Exercise goal -> Without including any pictures, copy each entry below exactly.

#####

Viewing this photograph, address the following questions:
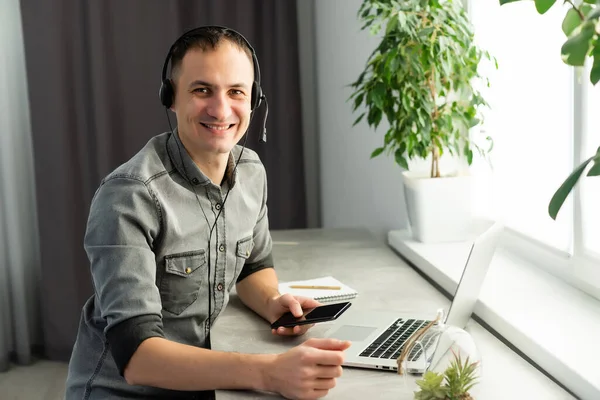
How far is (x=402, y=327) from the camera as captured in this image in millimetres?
1316

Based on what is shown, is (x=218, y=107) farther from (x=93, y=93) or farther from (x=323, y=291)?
(x=93, y=93)

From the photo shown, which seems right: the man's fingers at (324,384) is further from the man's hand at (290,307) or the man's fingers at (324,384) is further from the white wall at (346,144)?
the white wall at (346,144)

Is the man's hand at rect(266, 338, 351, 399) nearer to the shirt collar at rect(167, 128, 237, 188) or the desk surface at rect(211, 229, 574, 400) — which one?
the desk surface at rect(211, 229, 574, 400)

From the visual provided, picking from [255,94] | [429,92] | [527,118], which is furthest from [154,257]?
[527,118]

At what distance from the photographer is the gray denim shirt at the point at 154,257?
114 centimetres

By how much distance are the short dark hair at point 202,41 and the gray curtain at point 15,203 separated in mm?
1901

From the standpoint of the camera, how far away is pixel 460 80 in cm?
185

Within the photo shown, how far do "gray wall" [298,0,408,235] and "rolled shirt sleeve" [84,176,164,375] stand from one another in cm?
121

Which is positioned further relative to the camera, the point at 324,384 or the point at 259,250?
the point at 259,250

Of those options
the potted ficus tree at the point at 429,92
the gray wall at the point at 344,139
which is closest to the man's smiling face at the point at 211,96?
the potted ficus tree at the point at 429,92

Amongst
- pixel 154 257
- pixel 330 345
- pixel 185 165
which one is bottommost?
pixel 330 345

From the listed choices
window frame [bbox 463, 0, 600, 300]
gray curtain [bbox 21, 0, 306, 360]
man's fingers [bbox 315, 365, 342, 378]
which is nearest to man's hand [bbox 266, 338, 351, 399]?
man's fingers [bbox 315, 365, 342, 378]

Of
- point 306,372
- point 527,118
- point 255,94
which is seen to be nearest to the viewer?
point 306,372

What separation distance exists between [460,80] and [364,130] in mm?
798
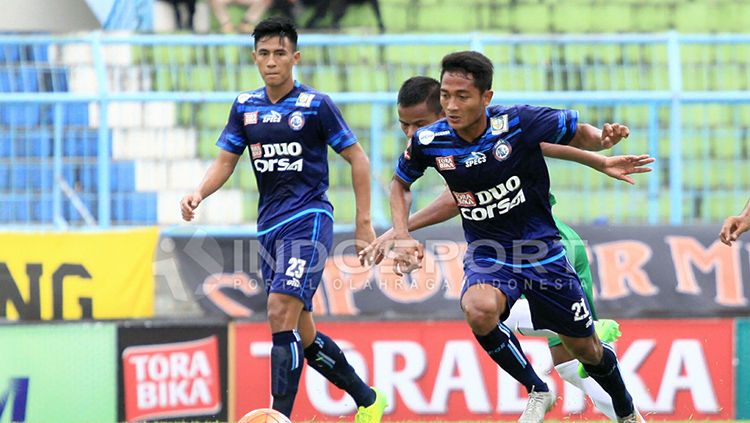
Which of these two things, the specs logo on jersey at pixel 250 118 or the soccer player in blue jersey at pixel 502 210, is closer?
the soccer player in blue jersey at pixel 502 210

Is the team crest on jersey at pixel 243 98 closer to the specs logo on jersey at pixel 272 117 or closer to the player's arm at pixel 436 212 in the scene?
the specs logo on jersey at pixel 272 117

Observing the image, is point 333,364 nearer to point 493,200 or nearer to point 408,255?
point 408,255

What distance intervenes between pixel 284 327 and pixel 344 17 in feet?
23.7

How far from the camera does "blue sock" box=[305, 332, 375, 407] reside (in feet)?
24.1

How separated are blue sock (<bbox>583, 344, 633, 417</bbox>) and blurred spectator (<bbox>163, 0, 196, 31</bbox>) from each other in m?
7.63

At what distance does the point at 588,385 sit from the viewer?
294 inches

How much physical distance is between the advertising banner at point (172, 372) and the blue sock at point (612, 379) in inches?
139

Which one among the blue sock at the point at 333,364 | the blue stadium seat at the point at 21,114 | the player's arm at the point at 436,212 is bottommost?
the blue sock at the point at 333,364

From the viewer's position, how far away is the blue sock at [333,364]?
735 centimetres

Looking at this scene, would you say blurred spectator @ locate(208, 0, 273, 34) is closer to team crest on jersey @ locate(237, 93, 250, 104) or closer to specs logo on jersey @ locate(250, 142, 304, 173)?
team crest on jersey @ locate(237, 93, 250, 104)

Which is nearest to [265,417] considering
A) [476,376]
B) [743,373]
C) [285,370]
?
[285,370]

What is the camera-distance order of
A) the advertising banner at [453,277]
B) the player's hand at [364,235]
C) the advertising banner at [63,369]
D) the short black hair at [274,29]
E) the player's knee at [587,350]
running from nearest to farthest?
the player's knee at [587,350] → the player's hand at [364,235] → the short black hair at [274,29] → the advertising banner at [63,369] → the advertising banner at [453,277]

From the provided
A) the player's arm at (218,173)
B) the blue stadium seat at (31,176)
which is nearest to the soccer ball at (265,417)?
the player's arm at (218,173)

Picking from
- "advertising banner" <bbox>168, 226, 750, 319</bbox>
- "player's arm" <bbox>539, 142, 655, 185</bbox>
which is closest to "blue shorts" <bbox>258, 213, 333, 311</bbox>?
"player's arm" <bbox>539, 142, 655, 185</bbox>
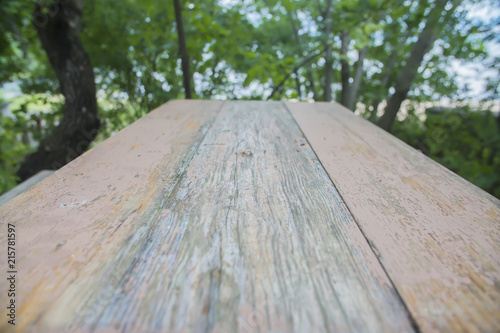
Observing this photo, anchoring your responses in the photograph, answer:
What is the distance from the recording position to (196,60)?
2.90m

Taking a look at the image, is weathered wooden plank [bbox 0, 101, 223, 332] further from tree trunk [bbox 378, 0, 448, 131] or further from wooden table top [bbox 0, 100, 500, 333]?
tree trunk [bbox 378, 0, 448, 131]

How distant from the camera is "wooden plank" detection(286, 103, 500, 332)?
380 mm

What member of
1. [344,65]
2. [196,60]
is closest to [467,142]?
[344,65]

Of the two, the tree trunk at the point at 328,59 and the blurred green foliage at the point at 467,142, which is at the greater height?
the tree trunk at the point at 328,59

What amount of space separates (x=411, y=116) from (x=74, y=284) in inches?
217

#####

Response ->
Viewing this photograph, address the following questions:
How far is (x=402, y=327) from the camera as captured in this image in millimetres?
1316

Based on what is shown, is (x=218, y=107) farther from (x=93, y=93) or farther from (x=323, y=291)?
(x=93, y=93)

From the photo shown, which seems right: the man's fingers at (324,384) is further from the man's hand at (290,307) or the man's fingers at (324,384) is further from the white wall at (346,144)?
the white wall at (346,144)

Is the man's hand at rect(266, 338, 351, 399) nearer to the shirt collar at rect(167, 128, 237, 188) or the desk surface at rect(211, 229, 574, 400) — which one?
the desk surface at rect(211, 229, 574, 400)

From the visual provided, picking from [255,94] | [429,92] | [527,118], which is furthest from [154,257]?
[527,118]

At what distance from the photographer is the gray denim shirt at the point at 154,257?
114 centimetres

By how much distance are the short dark hair at point 202,41 and the gray curtain at point 15,203 separated in mm?
1901

From the standpoint of the camera, how far away is pixel 460 80 in cm?
185

Within the photo shown, how far do "gray wall" [298,0,408,235] and "rolled shirt sleeve" [84,176,164,375] stand from one another in cm?
121

Which is positioned further relative to the camera, the point at 324,384 or the point at 259,250?
the point at 259,250

Of those options
the potted ficus tree at the point at 429,92
the gray wall at the point at 344,139
which is closest to the man's smiling face at the point at 211,96?
the potted ficus tree at the point at 429,92

Amongst
- pixel 154 257
- pixel 330 345
- pixel 185 165
which one is bottommost?
pixel 330 345

From the listed choices
window frame [bbox 463, 0, 600, 300]
gray curtain [bbox 21, 0, 306, 360]
man's fingers [bbox 315, 365, 342, 378]
which is nearest to man's hand [bbox 266, 338, 351, 399]?
man's fingers [bbox 315, 365, 342, 378]

Of
- point 306,372
- point 527,118
- point 255,94
which is seen to be nearest to the viewer?
point 306,372

What separation distance exists between [460,80] and [364,130] in mm?
798
Which of these two things, the specs logo on jersey at pixel 250 118 or the soccer player in blue jersey at pixel 502 210, is closer?
the soccer player in blue jersey at pixel 502 210

Is the team crest on jersey at pixel 243 98 closer to the specs logo on jersey at pixel 272 117 or closer to the player's arm at pixel 436 212 in the scene?
the specs logo on jersey at pixel 272 117

Observing the image, is point 333,364 nearer to point 493,200 or nearer to point 408,255?
point 408,255

What distance intervenes between pixel 284 327 and pixel 344 17 in feet?
23.7

How far from the camera does "blue sock" box=[305, 332, 375, 407] reside (in feet)?
24.1

How separated are blue sock (<bbox>583, 344, 633, 417</bbox>) and blurred spectator (<bbox>163, 0, 196, 31</bbox>) from each other in m?
7.63

At what distance does the point at 588,385 sit from the viewer?
294 inches

How much physical distance is between the advertising banner at point (172, 372) and the blue sock at point (612, 379) in inches?
139

Which one among the blue sock at the point at 333,364 | the blue stadium seat at the point at 21,114 | the player's arm at the point at 436,212 is bottommost?
the blue sock at the point at 333,364

From the viewer's position, how far away is the blue sock at [333,364]?
735 centimetres

Looking at this scene, would you say blurred spectator @ locate(208, 0, 273, 34) is closer to team crest on jersey @ locate(237, 93, 250, 104) or closer to specs logo on jersey @ locate(250, 142, 304, 173)?
team crest on jersey @ locate(237, 93, 250, 104)

Which is nearest to [265,417] considering
A) [476,376]
B) [743,373]
C) [285,370]
?
[285,370]

What is the camera-distance order of
A) the advertising banner at [453,277]
B) the player's hand at [364,235]
C) the advertising banner at [63,369]
D) the short black hair at [274,29]
E) the player's knee at [587,350]
running from nearest to farthest?
the player's knee at [587,350] → the player's hand at [364,235] → the short black hair at [274,29] → the advertising banner at [63,369] → the advertising banner at [453,277]

From the provided
A) the player's arm at (218,173)
B) the blue stadium seat at (31,176)
which is nearest to the soccer ball at (265,417)?
the player's arm at (218,173)

Picking from
- "advertising banner" <bbox>168, 226, 750, 319</bbox>
- "player's arm" <bbox>539, 142, 655, 185</bbox>
which is closest to "blue shorts" <bbox>258, 213, 333, 311</bbox>?
"player's arm" <bbox>539, 142, 655, 185</bbox>
Observing this photo, anchoring your responses in the photograph, answer:
What is the distance from the recording position to (196,60)?
2.90m

Taking a look at the image, is weathered wooden plank [bbox 0, 101, 223, 332] further from tree trunk [bbox 378, 0, 448, 131] or further from wooden table top [bbox 0, 100, 500, 333]?
tree trunk [bbox 378, 0, 448, 131]

How distant from the camera is "wooden plank" detection(286, 103, 500, 332)?
380 mm

What member of
1. [344,65]
2. [196,60]
is closest to [467,142]?
[344,65]

Of the two, the tree trunk at the point at 328,59 and the blurred green foliage at the point at 467,142, which is at the greater height?
the tree trunk at the point at 328,59

What amount of space separates (x=411, y=116) from (x=74, y=284) in inches?
217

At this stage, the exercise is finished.